Brief descriptive captions:
···

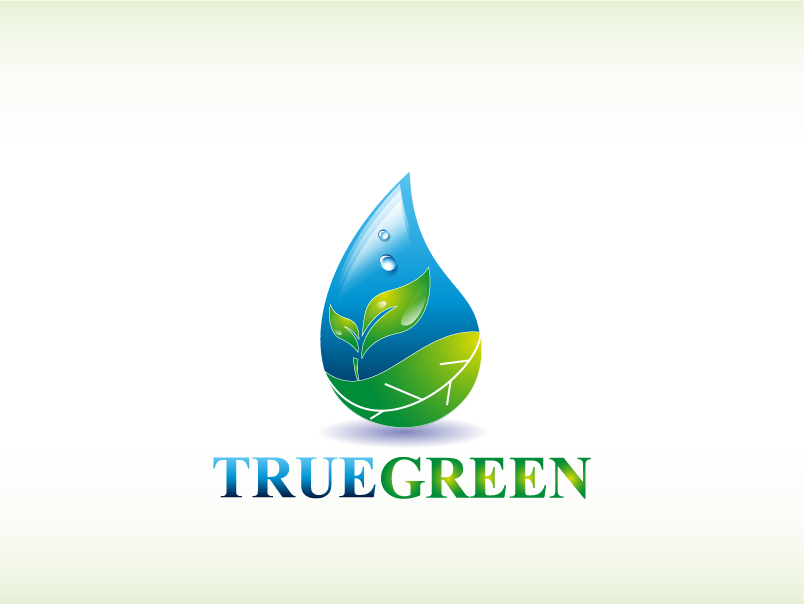 Logo Design by Private User - Entry No. 28 in the Logo Design Contest Fun Logo Design for TRUE GREEN.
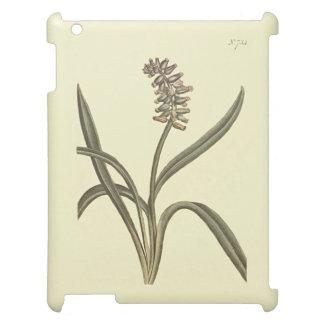 Musk Grape Hyacinth Botanical Illustration iPad Covers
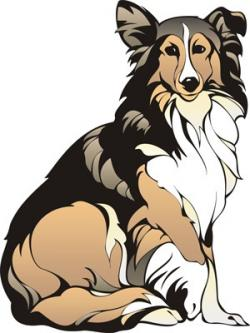 Rough Collie clipart sheepdog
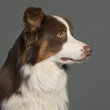 Close-up of Border Collie in front of grey background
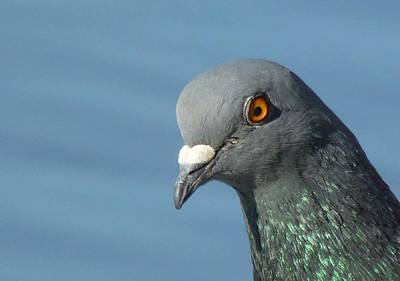 Photograph - Pigeon by Tracey Harrington-Simpson
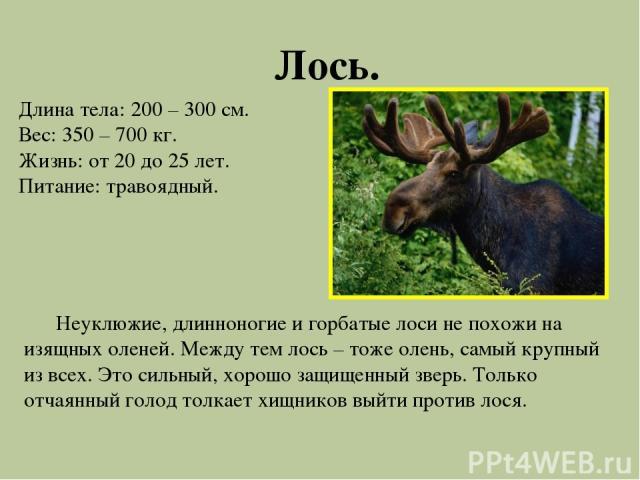 Лось. Длина тела: 200 – 300 см. Вес: 350 – 700 кг. Жизнь: от 20 до 25 лет. Питание: травоядный. Неуклюжие, длинноногие и горбатые лоси не похожи на изящных оленей. Между тем лось – тоже олень, самый крупный из всех. Это сильный, хорошо защищенный зв…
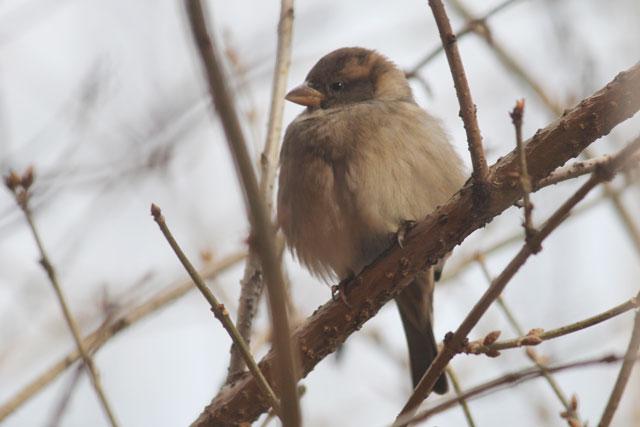 fluffy-sparrow-2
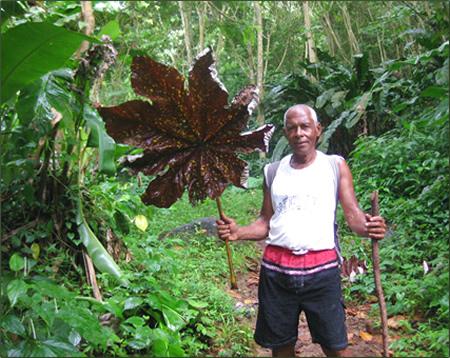 Grenada-Hiking-Guide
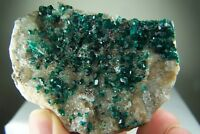 Beautiful DIOPTASE CRYSTALS on matrix from KAZAKHSTAN, type locality! - 2.25""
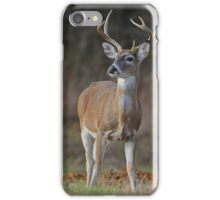 White-tailed Deer iPhone Case/Skin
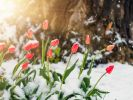 An Pfingsten bleibt das Wetter wechselhaft. Sogar Schnee ist möglich! (Foto)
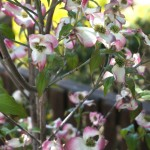 New Pink Dogwood Planted Easter Weekend 2015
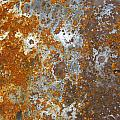 Rust Never Sleeps by Les Cunliffe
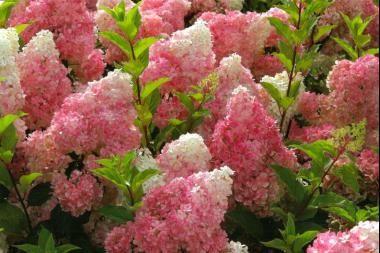 Hortensia 'Vanille Fraise'    L'Hydrangea paniculata 'Vanille Fraise' (hortensia paniculé 'Vanille Fraise') convient excellemment à l'utilisation en haie informelle ou à la plantation en grands groupes.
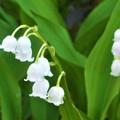 キュートなスズランの花@浄土寺山周辺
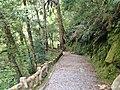 336, Taiwan, 桃園市復興區華陵里 - panoramio (11).jpg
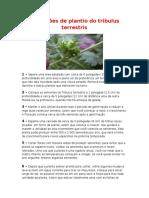 Manual de plantio do tribulus terrestris.rtf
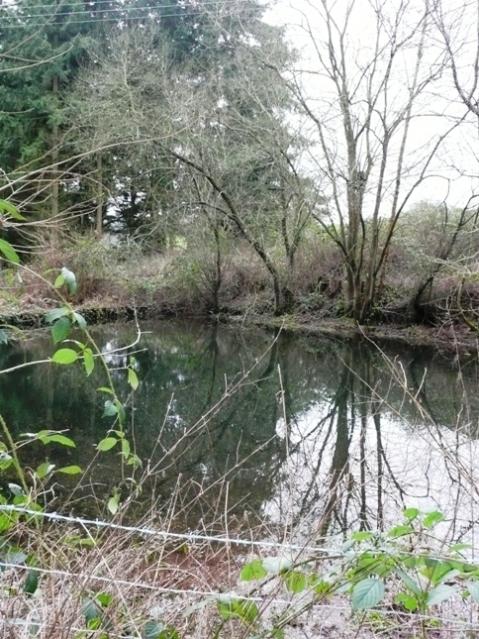 Fish pond or reservoir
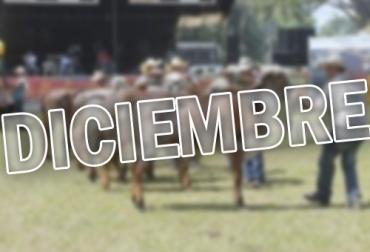 ferias ganaderas diciembre 2019, eventos ganaderos diciembre 2019, encuentros ganaderos diciembre 2019, feria ganadera de yopal, expo lácteos, expo sabana 2019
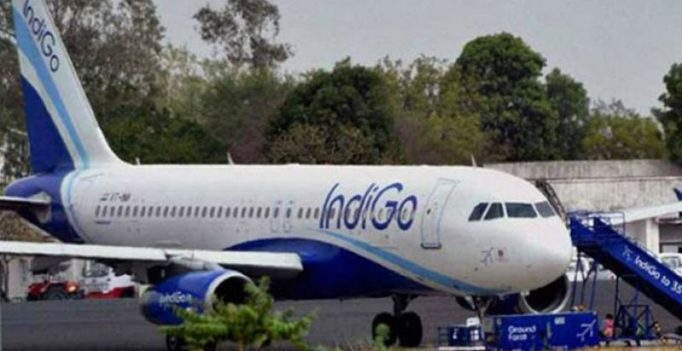 IndiGo pilot caught lying to passengers to 'cover-up' absence of co-pilot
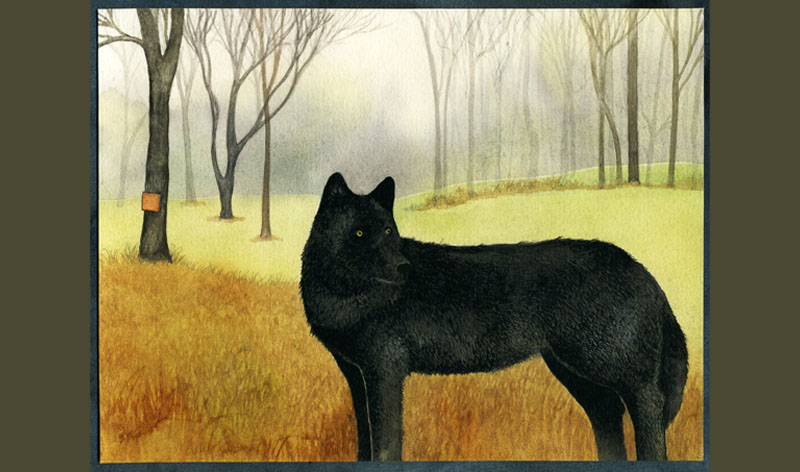 Johanna_Husband-Blackwolf-fp.jpg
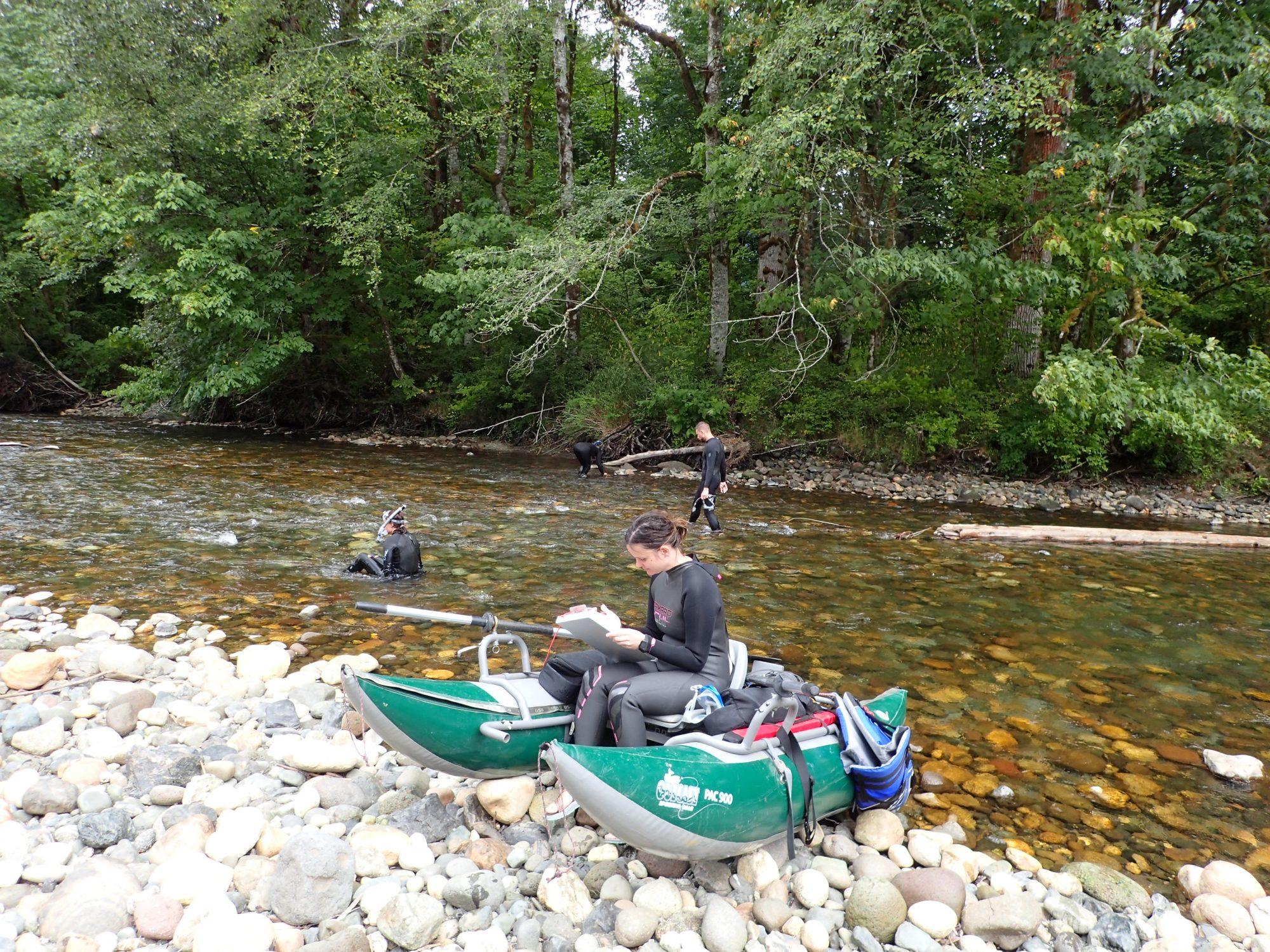 Snorkel team sets up for surveying in the North Fork Stillaguamish River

···

What the exercise asks - The data above needs to be retyped exactly, with the images left out.

Answer area -
 Logo Design by Private User - Entry No. 28 in the Logo Design Contest Fun Logo Design for TRUE GREEN.
 Musk Grape Hyacinth Botanical Illustration iPad Covers
 Rough Collie clipart sheepdog
 Close-up of Border Collie in front of grey background
 Photograph - Pigeon by Tracey Harrington-Simpson
 Лось. Длина тела: 200 – 300 см. Вес: 350 – 700 кг. Жизнь: от 20 до 25 лет. Питание: травоядный. Неуклюжие, длинноногие и горбатые лоси не похожи на изящных оленей. Между тем лось – тоже олень, самый крупный из всех. Это сильный, хорошо защищенный зв…
 fluffy-sparrow-2
 Grenada-Hiking-Guide
 Beautiful DIOPTASE CRYSTALS on matrix from KAZAKHSTAN, type locality! - 2.25""
 White-tailed Deer iPhone Case/Skin
 An Pfingsten bleibt das Wetter wechselhaft. Sogar Schnee ist möglich! (Foto)
 New Pink Dogwood Planted Easter Weekend 2015
 Rust Never Sleeps by Les Cunliffe
 Hortensia 'Vanille Fraise'    L'Hydrangea paniculata 'Vanille Fraise' (hortensia paniculé 'Vanille Fraise') convient excellemment à l'utilisation en haie informelle ou à la plantation en grands groupes.
 キュートなスズランの花@浄土寺山周辺
 336, Taiwan, 桃園市復興區華陵里 - panoramio (11).jpg
 Manual de plantio do tribulus terrestris.rtf
 Fish pond or reservoir
 ferias ganaderas diciembre 2019, eventos ganaderos diciembre 2019, encuentros ganaderos diciembre 2019, feria ganadera de yopal, expo lácteos, expo sabana 2019
 IndiGo pilot caught lying to passengers to 'cover-up' absence of co-pilot
 Johanna_Husband-Blackwolf-fp.jpg
 Snorkel team sets up for surveying in the North Fork Stillaguamish River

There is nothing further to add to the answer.